There’s quiet for a moment, and then Frodo speaks up. “A great dread fell on him, as if he was awaiting the pronouncement of some doom that he had long foreseen and vainly hoped might after all never be spoken… At last with an effort he spoke, and wondered to hear his own words, as if some other will was using his small voice.
‘I will take the Ring,’ he said, ‘though I do not know the way.'”
Elrond is surprised but not surprised. He seems to have expected this answer the whole time: “If I understand aright all that I have heard,’ he said, ‘I think that this task is appointed for you, Frodo; and that if you do not find a way, no one will.'”

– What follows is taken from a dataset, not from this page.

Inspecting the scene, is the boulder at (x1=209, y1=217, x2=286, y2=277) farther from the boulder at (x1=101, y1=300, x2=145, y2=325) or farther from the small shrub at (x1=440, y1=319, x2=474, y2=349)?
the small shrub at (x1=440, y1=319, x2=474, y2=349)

Yup. This little Hobbit has been chosen by Fate or Iluvatar to complete a dire task that will determine the fate of all life in Middle-earth. Who’d have thunk it? It should have been an Elf or a Man doing this, but no, only a Hobbit will do.
And then Sam pops out of his hiding place, because you can’t separate Sam from Mister Frodo that easily. He’s going to go to Mordor with Frodo.